# Multiples of 3 or 5 Solution

24 September 2023

Statement

( The original statement can be found here )

If we list all the natural numbers below 10 that are multiples of 3 or 5, we get 3, 5, 6 and 9. The sum of these multiples is 23. Find the sum of all the multiples of 3 or 5 below 1000.

Solution

Project Euler Problem 1 involves finding the sum of all multiples of 3 and 5 below 1000. While you could brute force this problem by looping through
numbers and checking the criteria, there's a more elegant mathematical solution. The aim of this blog post is to explore how to tackle this problem efficiently.

To solve this problem, we need to sum two sequences: one comprising multiples of 3 \(\rightarrow\) (3, 6, 9, 12, ...) and another comprising multiples of 5 \(\rightarrow\) (5, 10, 15, 20, ...).
It's important to note that sometimes these sequences overlap with common numbers, such as 15, 30, 45, which should be subtracted from the total sum to avoid double counting.

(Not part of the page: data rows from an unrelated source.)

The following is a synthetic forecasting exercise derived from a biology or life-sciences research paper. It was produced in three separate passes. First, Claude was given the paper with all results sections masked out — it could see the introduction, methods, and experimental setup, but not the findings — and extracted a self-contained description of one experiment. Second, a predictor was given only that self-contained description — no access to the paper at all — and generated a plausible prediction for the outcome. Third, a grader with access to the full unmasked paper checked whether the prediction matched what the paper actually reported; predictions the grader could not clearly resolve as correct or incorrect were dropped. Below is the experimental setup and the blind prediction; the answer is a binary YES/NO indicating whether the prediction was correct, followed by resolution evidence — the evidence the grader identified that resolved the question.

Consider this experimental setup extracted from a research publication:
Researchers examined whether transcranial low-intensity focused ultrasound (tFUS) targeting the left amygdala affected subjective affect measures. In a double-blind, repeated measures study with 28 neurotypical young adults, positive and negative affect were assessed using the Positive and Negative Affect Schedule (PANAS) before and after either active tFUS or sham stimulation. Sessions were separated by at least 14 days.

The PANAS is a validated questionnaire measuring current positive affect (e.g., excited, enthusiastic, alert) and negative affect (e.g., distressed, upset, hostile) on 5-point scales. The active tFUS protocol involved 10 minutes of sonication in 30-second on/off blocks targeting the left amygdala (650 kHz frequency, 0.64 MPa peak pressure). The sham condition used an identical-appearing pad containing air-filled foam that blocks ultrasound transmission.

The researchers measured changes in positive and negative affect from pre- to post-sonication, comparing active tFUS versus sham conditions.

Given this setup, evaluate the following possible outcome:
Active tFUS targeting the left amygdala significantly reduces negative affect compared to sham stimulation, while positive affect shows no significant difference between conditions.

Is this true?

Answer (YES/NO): NO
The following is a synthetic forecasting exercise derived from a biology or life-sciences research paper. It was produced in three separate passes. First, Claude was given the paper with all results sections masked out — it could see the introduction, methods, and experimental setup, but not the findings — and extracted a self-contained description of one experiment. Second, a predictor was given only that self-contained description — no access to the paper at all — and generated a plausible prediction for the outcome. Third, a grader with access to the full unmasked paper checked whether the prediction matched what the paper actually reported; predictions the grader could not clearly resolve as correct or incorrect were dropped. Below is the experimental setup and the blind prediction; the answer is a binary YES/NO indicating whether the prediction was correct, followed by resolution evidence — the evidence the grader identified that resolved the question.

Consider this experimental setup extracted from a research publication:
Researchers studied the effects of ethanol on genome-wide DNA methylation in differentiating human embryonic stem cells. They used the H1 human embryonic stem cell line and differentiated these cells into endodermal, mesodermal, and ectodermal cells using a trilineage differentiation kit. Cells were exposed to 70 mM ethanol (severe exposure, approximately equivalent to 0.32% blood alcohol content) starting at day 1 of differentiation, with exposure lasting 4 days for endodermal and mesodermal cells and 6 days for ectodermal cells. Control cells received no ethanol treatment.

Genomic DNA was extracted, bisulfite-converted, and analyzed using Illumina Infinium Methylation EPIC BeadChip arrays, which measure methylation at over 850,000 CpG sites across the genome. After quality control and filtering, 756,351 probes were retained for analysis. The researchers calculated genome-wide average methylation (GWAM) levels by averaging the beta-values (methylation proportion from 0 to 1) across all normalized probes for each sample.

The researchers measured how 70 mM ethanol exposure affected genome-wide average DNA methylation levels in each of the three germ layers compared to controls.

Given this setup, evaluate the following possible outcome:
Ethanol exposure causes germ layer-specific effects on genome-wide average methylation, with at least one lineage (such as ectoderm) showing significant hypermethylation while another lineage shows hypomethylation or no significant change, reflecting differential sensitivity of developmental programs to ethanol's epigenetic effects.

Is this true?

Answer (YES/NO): NO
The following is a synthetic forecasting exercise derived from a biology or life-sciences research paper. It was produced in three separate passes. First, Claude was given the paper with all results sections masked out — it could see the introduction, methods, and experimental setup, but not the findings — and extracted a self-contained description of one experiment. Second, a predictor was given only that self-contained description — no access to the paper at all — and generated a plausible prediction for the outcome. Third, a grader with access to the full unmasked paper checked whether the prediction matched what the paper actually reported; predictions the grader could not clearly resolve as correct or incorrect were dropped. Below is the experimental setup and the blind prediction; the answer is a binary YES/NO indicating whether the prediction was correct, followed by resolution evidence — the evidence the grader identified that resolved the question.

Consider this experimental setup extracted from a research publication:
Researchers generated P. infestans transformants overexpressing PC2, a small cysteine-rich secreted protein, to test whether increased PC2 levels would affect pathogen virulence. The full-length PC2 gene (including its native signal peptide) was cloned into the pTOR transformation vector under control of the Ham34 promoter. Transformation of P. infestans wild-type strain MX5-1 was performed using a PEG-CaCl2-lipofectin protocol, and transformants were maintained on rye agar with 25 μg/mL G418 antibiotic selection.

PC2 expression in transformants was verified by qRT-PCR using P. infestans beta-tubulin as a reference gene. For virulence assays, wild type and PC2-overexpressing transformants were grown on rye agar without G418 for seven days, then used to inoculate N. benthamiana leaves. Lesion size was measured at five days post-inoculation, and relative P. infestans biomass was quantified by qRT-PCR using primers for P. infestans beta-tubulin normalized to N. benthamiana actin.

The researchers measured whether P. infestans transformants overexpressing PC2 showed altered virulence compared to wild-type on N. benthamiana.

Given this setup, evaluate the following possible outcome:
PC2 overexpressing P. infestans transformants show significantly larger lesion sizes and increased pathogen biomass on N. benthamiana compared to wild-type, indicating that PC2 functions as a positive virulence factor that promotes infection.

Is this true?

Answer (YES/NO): NO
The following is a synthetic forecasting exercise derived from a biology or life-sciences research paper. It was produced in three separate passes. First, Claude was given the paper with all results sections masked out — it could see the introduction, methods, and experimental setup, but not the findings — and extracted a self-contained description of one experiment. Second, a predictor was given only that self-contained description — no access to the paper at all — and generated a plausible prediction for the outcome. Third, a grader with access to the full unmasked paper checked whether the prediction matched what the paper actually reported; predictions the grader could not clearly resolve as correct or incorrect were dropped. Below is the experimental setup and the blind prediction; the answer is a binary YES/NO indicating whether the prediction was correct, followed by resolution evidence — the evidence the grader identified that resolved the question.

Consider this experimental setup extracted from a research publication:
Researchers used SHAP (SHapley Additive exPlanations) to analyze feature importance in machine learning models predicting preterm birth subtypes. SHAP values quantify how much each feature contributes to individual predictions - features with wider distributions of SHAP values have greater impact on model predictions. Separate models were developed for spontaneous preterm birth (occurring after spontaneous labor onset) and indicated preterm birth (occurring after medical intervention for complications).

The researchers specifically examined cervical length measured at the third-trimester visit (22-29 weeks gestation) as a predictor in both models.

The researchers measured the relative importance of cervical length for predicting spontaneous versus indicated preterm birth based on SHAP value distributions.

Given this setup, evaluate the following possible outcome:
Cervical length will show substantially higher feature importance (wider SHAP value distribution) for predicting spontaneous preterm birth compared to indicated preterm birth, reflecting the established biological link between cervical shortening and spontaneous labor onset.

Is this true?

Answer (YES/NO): YES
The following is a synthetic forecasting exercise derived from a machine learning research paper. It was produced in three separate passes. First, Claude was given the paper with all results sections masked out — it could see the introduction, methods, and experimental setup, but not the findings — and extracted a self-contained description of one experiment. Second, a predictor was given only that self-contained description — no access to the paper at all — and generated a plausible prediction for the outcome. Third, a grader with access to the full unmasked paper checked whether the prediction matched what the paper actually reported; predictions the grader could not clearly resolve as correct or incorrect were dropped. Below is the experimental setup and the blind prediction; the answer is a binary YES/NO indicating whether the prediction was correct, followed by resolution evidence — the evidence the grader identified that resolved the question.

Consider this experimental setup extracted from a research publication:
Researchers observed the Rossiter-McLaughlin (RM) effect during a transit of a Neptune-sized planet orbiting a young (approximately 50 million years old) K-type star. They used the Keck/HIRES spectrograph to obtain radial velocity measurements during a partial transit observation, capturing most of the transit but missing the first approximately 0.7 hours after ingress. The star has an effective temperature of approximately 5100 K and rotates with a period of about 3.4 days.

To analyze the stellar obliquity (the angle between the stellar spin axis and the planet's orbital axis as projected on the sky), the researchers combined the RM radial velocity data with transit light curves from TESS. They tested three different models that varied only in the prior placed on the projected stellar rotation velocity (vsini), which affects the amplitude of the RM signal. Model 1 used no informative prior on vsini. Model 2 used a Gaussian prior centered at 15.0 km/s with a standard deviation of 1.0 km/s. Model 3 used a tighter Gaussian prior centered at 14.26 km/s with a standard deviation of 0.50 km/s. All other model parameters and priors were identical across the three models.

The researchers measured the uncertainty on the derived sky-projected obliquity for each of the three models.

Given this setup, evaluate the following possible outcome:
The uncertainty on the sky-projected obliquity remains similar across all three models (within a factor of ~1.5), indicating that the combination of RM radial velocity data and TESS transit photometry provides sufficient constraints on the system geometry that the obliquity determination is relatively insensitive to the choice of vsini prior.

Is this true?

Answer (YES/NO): NO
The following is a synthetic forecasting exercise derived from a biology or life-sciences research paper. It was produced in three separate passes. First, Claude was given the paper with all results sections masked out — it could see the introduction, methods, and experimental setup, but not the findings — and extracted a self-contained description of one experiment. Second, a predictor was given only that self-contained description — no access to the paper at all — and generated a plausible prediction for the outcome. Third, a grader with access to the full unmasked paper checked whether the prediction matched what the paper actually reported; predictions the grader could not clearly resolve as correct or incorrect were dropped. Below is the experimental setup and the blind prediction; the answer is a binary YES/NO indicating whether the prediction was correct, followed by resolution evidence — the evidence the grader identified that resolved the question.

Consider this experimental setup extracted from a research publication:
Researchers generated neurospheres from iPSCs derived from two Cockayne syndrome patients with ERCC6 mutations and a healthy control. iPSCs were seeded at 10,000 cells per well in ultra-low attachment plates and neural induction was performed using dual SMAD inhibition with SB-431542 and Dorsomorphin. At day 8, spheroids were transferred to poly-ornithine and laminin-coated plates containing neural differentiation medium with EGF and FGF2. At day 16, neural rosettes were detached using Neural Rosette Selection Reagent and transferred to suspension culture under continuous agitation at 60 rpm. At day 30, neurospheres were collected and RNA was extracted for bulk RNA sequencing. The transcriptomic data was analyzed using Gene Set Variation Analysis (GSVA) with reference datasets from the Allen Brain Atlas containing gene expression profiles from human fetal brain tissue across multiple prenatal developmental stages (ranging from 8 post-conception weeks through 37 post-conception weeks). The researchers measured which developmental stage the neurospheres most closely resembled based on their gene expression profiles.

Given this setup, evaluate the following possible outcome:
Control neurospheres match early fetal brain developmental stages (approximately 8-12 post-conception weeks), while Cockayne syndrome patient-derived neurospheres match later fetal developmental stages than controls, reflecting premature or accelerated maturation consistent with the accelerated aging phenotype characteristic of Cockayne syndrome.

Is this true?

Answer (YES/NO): NO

Let's express the sum of multiples of 3 mathematically:

\((1 \times 3) + (2 \times 3) + (3 \times 3) + (4 \times 3) + ... +(n \times 3) = (1 + 2 + 3 + 4 +...+n) \times 3 \) = \(\frac{n(n + 1)}{2} \times 3\)

We can apply the same approach to the sequence of multiples of 5:

\((1 \times 5) + (2 \times 5) + (3 \times 5) + (4 \times 5) + ... +(n \times 5) = (1 + 2 + 3 + 4 +...+n) \times 5 \) = \(\frac{n(n + 1)}{2} \times 5\)

Here, 'n' represents the length of the sequence, which can be calculated as \(\lfloor \frac{999}{3} \rfloor\) and \(\lfloor \frac{999}{5} \rfloor\) where \(floor(x) = \lfloor x \rfloor \).

To account for the overlapping multiples of 3 and 5, we can identify their lowest common multiple (LCM), which is 15. This means that every 15th number will be a multiple of both 3 and 5.
We can use the same process to find the sum of all multiples of 15 and subtract it from the final result.

Now, let's take a look at how to implement this solution in C++:

#include <bits/stdc++.h> using namespace std; int main() { int total = 0; int n3 = floor(999.0 / 3); int n5 = floor(999.0 / 5); int n15 = floor(999.0 / 15); total += (n3 * (n3 + 1) / 2) * 3; total += (n5 * (n5 + 1) / 2) * 5; total -= (n15 * (n15 + 1) / 2) * 15; cout << total << endl; return 0; }

This solution operates with a time and space complexity of \(O(1)\).